##### SEITENTEXT
In den peruanischen Anden gab es zwei besonders verheerende Lawinenabgänge. 1962 spaltete sich ein 1 000 Meter langer Eisbrocken von der 50 Meter dicken Eisdecke des 6 768 Meter hohen Huascarán ab. Der 4 Millionen Tonnen schwere Eisbrocken war viermal so groß wie das New Yorker Empire State Building! Die Masse bewegte sich in 15 Minuten 18 Kilometer weit. Sie begrub sieben Dörfer und zwischen 3 000 und 4 000 Menschen starben unter den Trümmern, die sich in einem Umkreis von 2 Kilometern 13 Meter auftürmten. 1970 geschah auf diesem Berg etwas Ähnliches. Diesmal löste sich durch ein Erdbeben die Eisdecke auf einem nördlichen Gipfel. Der Berg brach praktisch in sich zusammen. Tausende Tonnen Schnee, Geröll und Eis rasten mit einer Geschwindigkeit von 300 Stundenkilometern eine enge Schlucht hinunter und nahmen Felsbrocken und Häuser mit. Dabei sollen 25 000 Menschen umgekommen sein. Wie können Bergbewohner vor solchen tragischen Ereignissen geschützt werden?

Kann man Lawinen verhindern?

Einige Lawinen können verhindert werden, andere dagegen nicht. Lawinen, die durch das Wetter verursacht werden, sind so normal wie Regenwasser, das von einem Dach rinnt, und können nicht verhindert werden. Sie sind die natürliche Folge der jahreszeitlichen Schwankungen. Allerdings hat man im Laufe der Zeit mit solchen Lawinen Erfahrung gesammelt und hat es daher verboten, Häuser in Gefahrenzonen zu bauen. Außerdem schützt man Hauptverkehrsadern durch tunnelähnliche Galerien. Andere Lawinen könnten allerdings verhindert werden, wenn unbesonnene Leute — wie zum Beispiel rücksichtslose Skifahrer — Warnungen und Verbote nicht einfach in den Wind schlagen würden.

Nach einigen Erfahrungen, die man mit Lawinen machte, wurden in der Schweiz bestimmte Maßnahmen getroffen. 1931 gründete man die Schweizerische Lawinenforschungskommission und 1936 begann das erste mutige Forscherteam auf dem 2 690 Meter hohen Weissfluhjoch oberhalb von Davos mit wissenschaftlichen Studien. 1942 wurde dann das Eidgenössische Institut für Schnee- und Lawinenforschung gegründet. Auch an anderen Stellen in den Bergen errichtete man moderne Forschungsstätten. Dank dieser Institute kann man Wetterveränderungen vorhersagen. Sie informieren die Öffentlichkeit auch regelmäßig über die Lawinengefahr an ungeschützten Hängen.
##########
**AUFGABEN:**
(a) Mit welcher Geschwindigkeit rasten die Schnee-, Geröll- und Eismassen 1970 laut dem Text über Lawinen die Schlucht hinunter?
(b) Schreiben Sie aus dem Text über Lawinen die Stelle wörtlich ab, die mit „Nach einigen Erfahrungen, die“ beginnt und mit „an ungeschützten Hängen.“ endet.
##### BEREITGESTELLTES MATERIAL
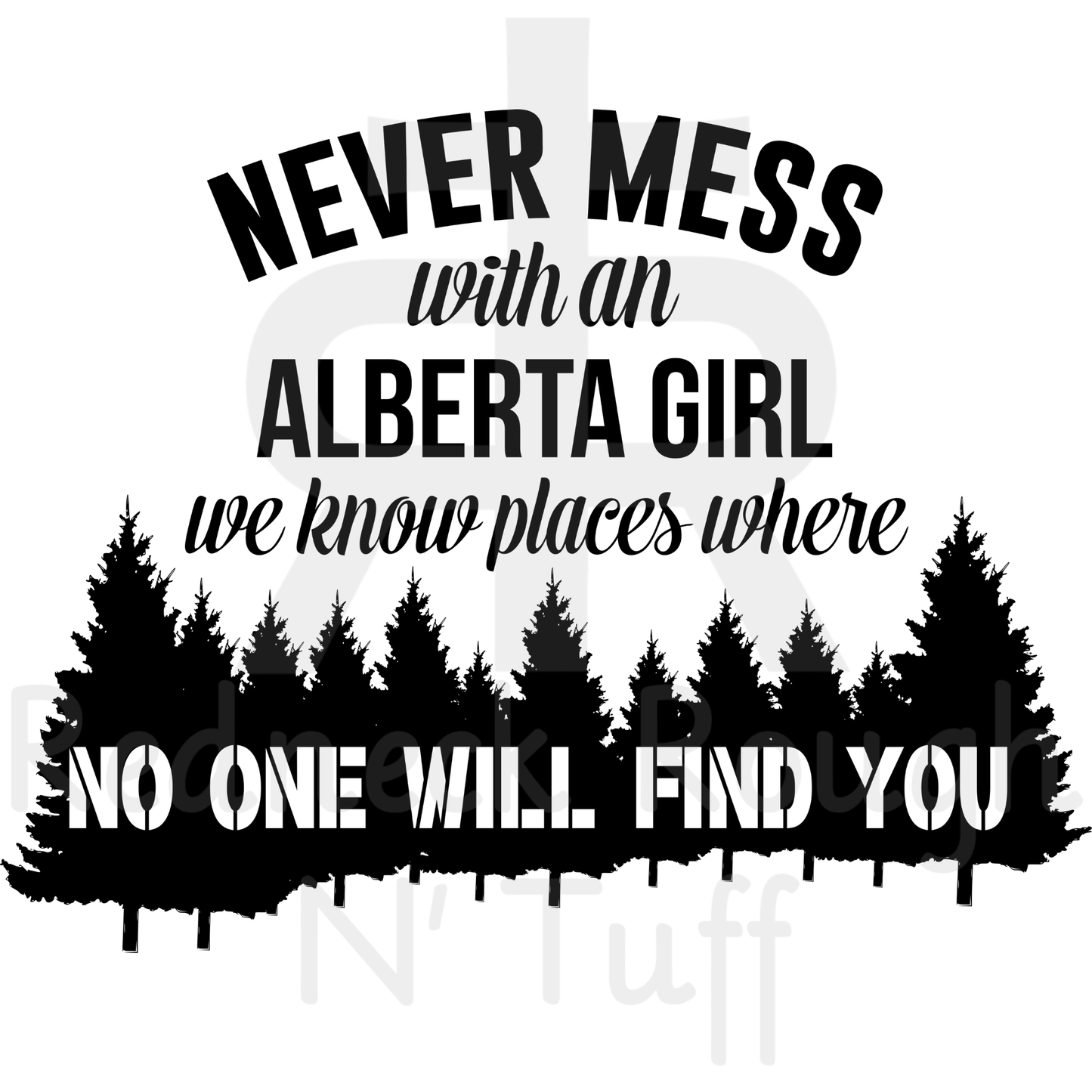 Never Mess With An Alberta Girl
##########
**LÖSUNGEN:**
(a) Mit 300 Stundenkilometern.

(b)
Nach einigen Erfahrungen, die man mit Lawinen machte, wurden in der Schweiz bestimmte Maßnahmen getroffen. 1931 gründete man die Schweizerische Lawinenforschungskommission und 1936 begann das erste mutige Forscherteam auf dem 2 690 Meter hohen Weissfluhjoch oberhalb von Davos mit wissenschaftlichen Studien. 1942 wurde dann das Eidgenössische Institut für Schnee- und Lawinenforschung gegründet. Auch an anderen Stellen in den Bergen errichtete man moderne Forschungsstätten. Dank dieser Institute kann man Wetterveränderungen vorhersagen. Sie informieren die Öffentlichkeit auch regelmäßig über die Lawinengefahr an ungeschützten Hängen.